- [Page excerpt]
--- START ---

Seas Are Rising at Fastest Rate in Last 28 Centuries - hvo
http://www.nytimes.com/2016/02/23/science/sea-level-rise-global-warming-climate-change.html
======
tomkat0789
I actually just attended an incredibly interesting seminar about sea level
rise! (ChemE grad student: the our department required it. It was way cooler
than watching yet another presentation about catalysis!)

Based on what I saw, I think it's wrong to think of the ocean level as ONLY
rising or ONLY sinking. Sort of like how its wrong to call global climate
change "global warming": climates are complicated, and some places may end up
cooler in the brave new world even if the global average is rising.

Besides the raw amount of water in the ocean, lots of other factors go into
sea level rise. Some surprised me! A few interesting ones I remember:

\- thermal expansion of the water: i.e. increasing the temperature of a
constant amount of water causes its volume to increase

\- rising or sinking land: in places like Norway or Greenland, the land is
rising from all the glaciers melting. He talked about some piers he saw in
Northern Europe many meters away from the seaside.

--- END ---

- [Stored items]

--- START ---

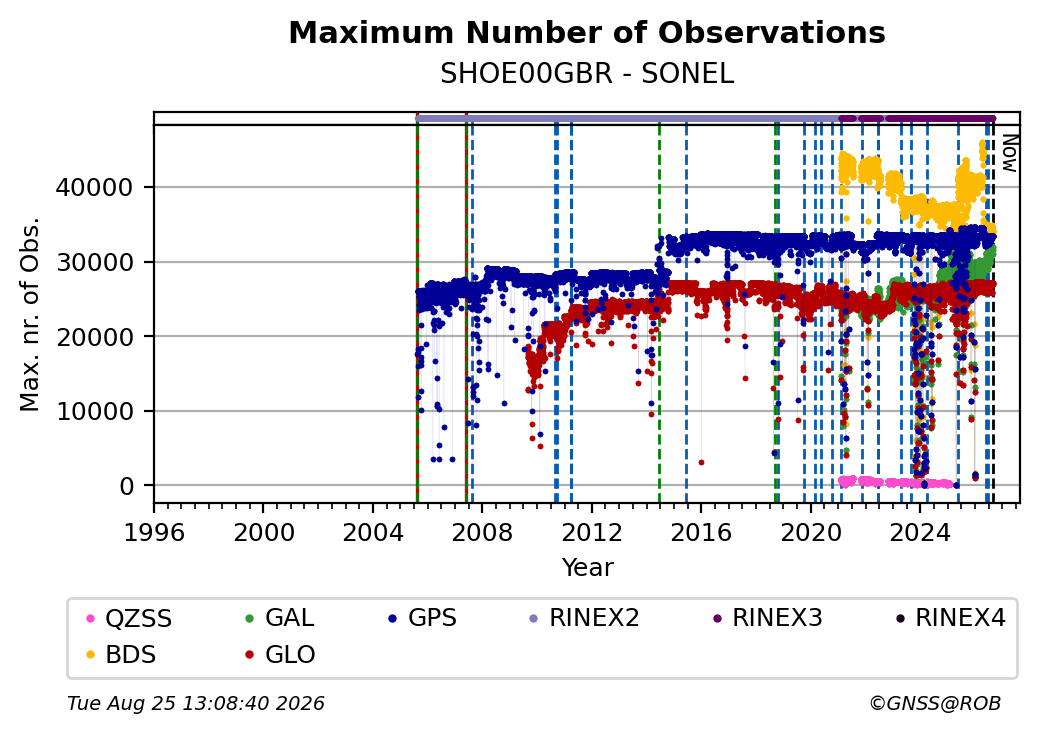 Maximum Number of Observations
SHOE00GBR - SONEL

Now

Max. nr. of Obs.

40000
30000
20000
10000
0

1996 2000 2004 2008 2012 2016 2020 2024

Year

QZSS GAL GPS RINEX2 RINEX3 RINEX4
BDS GLO

Tue Aug 25 13:08:40 2026

©GNSS@ROB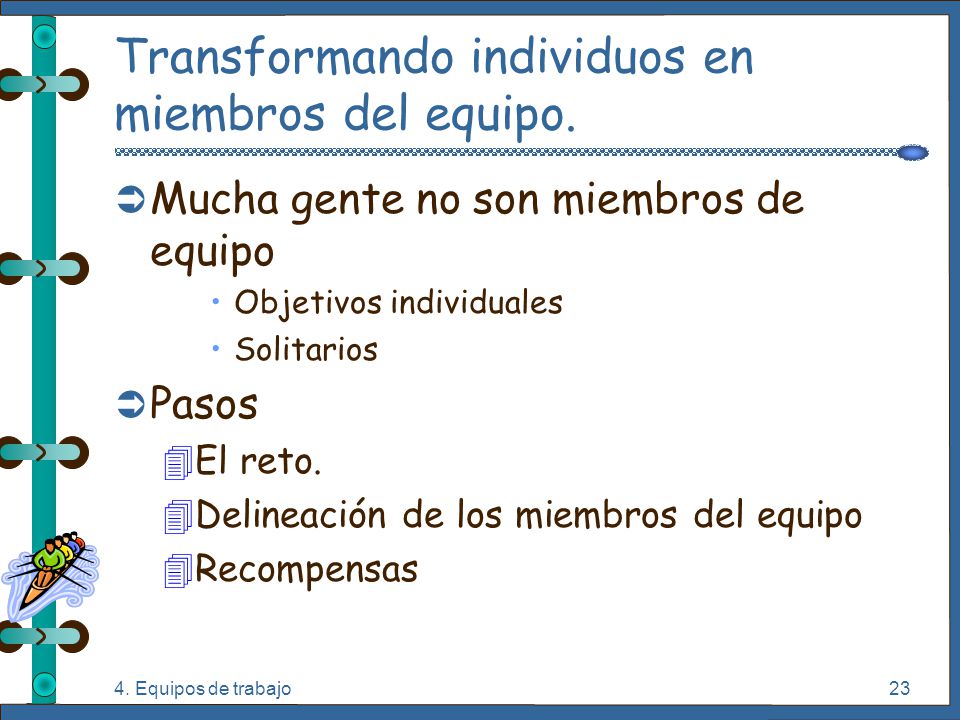 Transformando individuos en miembros del equipo.

Mucha gente no son miembros de equipo

• Objetivos individuales
• Solitarios

Pasos

El reto.
Delineación de los miembros del equipo
Recompensas

4. Equipos de trabajo

23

--- END ---

- [Complete the following]
1. For the forum thread on sea level rise, decide whether each statement agrees with it: (a) the poster is a chemical engineering graduate student; (b) the poster found the seminar less interesting than a presentation on catalysis; (c) the poster says land in Norway and Greenland is sinking because glaciers are melting. Answer yes or no for each and quote the deciding words.
2. Repeat the forum thread on sea level rise word for word between "Based on what" and "average is rising.", inclusive.
The records have nothing to do with this.

- [Your written answers]
1.
(a) Yes: "ChemE grad student"
(b) No: "It was way cooler than watching yet another presentation about catalysis!"
(c) No: "in places like Norway or Greenland, the land is rising from all the glaciers melting."

2.
Based on what I saw, I think it's wrong to think of the ocean level as ONLY
rising or ONLY sinking. Sort of like how its wrong to call global climate
change "global warming": climates are complicated, and some places may end up
cooler in the brave new world even if the global average is rising.